> TEXTAUSZUG
==============================
Vom Bedienkonzept her braucht sich die GH1 vor keiner anderen Systemkamera zu verstecken. Viele Direktwahlknöpfe (z. B. Weißabgleich, Empfindlichkeit oder Farbmodus) sind genauso vorhanden wie die programmierbare Fn-Taste, der Serienbildwahlschalter und ein Quick-Menü, das ein direktes Verstellen der auf dem Monitor eingeblendeten Parameter erlaubt. Das Programmwahlrad hat üppige 14 Plätze inkl. Benutzerspeicher, auch das obligatorische Einstellrad am Handgriff ist vorhanden. Es kann nicht nur gedreht, sondern auch gedrückt werden, um seine Verstellfunktion, z. B. von Blende auf Belichtungszeit, zu wechseln.

Ausstattung Sowohl an Einsteiger als auch an Fortgeschrittene adressiert sich die geradezu mit Funktionen vollgestopfte Panasonic Lumix DMC-GH1. Vorneweg die (intelligenten) Automatikfunktionen, die dem Anwender geradewegs das Denken abnehmen. Die Kamera übernimmt nicht nur die Wahl des richtigen Motivprogramms, wobei sie erkennt, ob man gerade Porträts, Landschafts-, Sport-, Nacht- oder Makroaufnahmen macht, sondern auch die optimale Einstellung von Empfindlichkeit (je nach Licht und Motivbewegung), Blende und Belichtungszeit. Darüber hinaus erkennt sie kontrastreiche Motivsituationen und passt die Tonwertkurve entsprechend an, um möglichst viel Zeichnung in den Lichtern und Schatten zu erhalten, wohingegen kontrastarme Motive mit mehr Kontrast dann knackiger wiedergegeben werden. Auch Hochformataufnahmen erkennt die Kamera dank Lagesensor automatisch.
==============================
> ROHDATEN
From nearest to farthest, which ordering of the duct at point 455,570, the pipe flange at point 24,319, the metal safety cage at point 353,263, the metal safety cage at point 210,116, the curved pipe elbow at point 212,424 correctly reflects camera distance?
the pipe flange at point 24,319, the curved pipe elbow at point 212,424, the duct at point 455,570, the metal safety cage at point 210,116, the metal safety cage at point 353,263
==============================
> ÜBUNGSAUFGABE 1
Wie viele Plätze hat laut dem Textauszug über die Panasonic Lumix DMC-GH1 das Programmwahlrad der Kamera?
> ÜBUNGSAUFGABE 2
Wiederholen Sie aus dem Textauszug über die Panasonic Lumix DMC-GH1 wortgetreu den Abschnitt, der mit „Vom Bedienkonzept her“ beginnt und sich bis einschließlich „Belichtungszeit, zu wechseln.“ erstreckt.
> ÜBUNGSAUFGABE 3
Setzen Sie den Textauszug über die Panasonic Lumix DMC-GH1 im Anschluss an seinen letzten Satz fort.

> LÖSUNG 1
Das Programmwahlrad hat 14 Plätze, einschließlich Benutzerspeicher.

> LÖSUNG 2
Vom Bedienkonzept her braucht sich die GH1 vor keiner anderen Systemkamera zu verstecken. Viele Direktwahlknöpfe (z. B. Weißabgleich, Empfindlichkeit oder Farbmodus) sind genauso vorhanden wie die programmierbare Fn-Taste, der Serienbildwahlschalter und ein Quick-Menü, das ein direktes Verstellen der auf dem Monitor eingeblendeten Parameter erlaubt. Das Programmwahlrad hat üppige 14 Plätze inkl. Benutzerspeicher, auch das obligatorische Einstellrad am Handgriff ist vorhanden. Es kann nicht nur gedreht, sondern auch gedrückt werden, um seine Verstellfunktion, z. B. von Blende auf Belichtungszeit, zu wechseln.

> LÖSUNG 3
Beeindruckend ist die weiterentwickelte Gesichtserkennungsfunktion mit Wiedererkennung. Es ist möglich, einzelne Gesichter mit Namen und Geburtsdatum zu registrieren. Anschließend zeigt die Kamera bei Aufnahme und Wiedergabe an, wer da erkannt wurde und wie alt er ist – auf das Jahr, den Monat und den Tag genau. Die Wiedergabefunktion ist sogar auf erkannte Gesichter einschränkbar. Die registrierten Personen lassen sich dabei priorisieren, so dass z. B. die Oma auf ihrer Geburtstagsfeier die höchste Priorität hat und auf den Fotos immer scharf abgebildet wird, egal wie viele Personen sonst noch auf den Fotos sind.

Wer gerne selbst bestimmt, wie die Kamera Fotos aufzeichnet, findet weitreichende Einstellmöglichkeiten. Von der Empfindlichkeit, die in 1/3-EV-Schritten von ISO 100 bis 3.200 wählbar ist, über die Belichtungszeit und Blende ist alles manuell einstellbar. Belichtungsreihen beherrscht die GH1 ebenso wie Serienbildaufnahmen, wobei die GH1 hier etwas langsamer ist als die G1. Wer gerne in anderen Farbgebungen als der neutralen fotografiert, kann sich bei den Filmsimulationsmodi austoben, wo beispielsweise Schwarzweiß, Sepia oder lebendige Farben zur Auswahl stehen.

Bei den Blitzfunktionen gibt es zahlreiche Einstellmöglichkeiten. Ob man nun automatisch, manuell erzwungen, mit Vorblitz oder aber mit Langzeitsynchronisation arbeiten möchte, bleibt jedem selbst überlassen. Darüber hinaus kann die Blitzzündung statt am Anfang auch am Ende der Belichtung erfolgen (zweiter Verschlussvorhang), und auch die Blitzstärke ist per Korrektur änderbar. Was allerdings fehlt, ist eine manuelle Blitzregelung, die auch den Messvorblitz überflüssig machen würde. Eine drahtlose Zündung externer Blitzgeräte ist ebenfalls nicht vorgesehen, aber immerhin gibt es einen Standard-Systemblitzschuh, mit dem sich Blitzgeräte von Panasonic oder Olympus am besten vertragen, andere können nur per Mittenkontakt ausgelöst werden.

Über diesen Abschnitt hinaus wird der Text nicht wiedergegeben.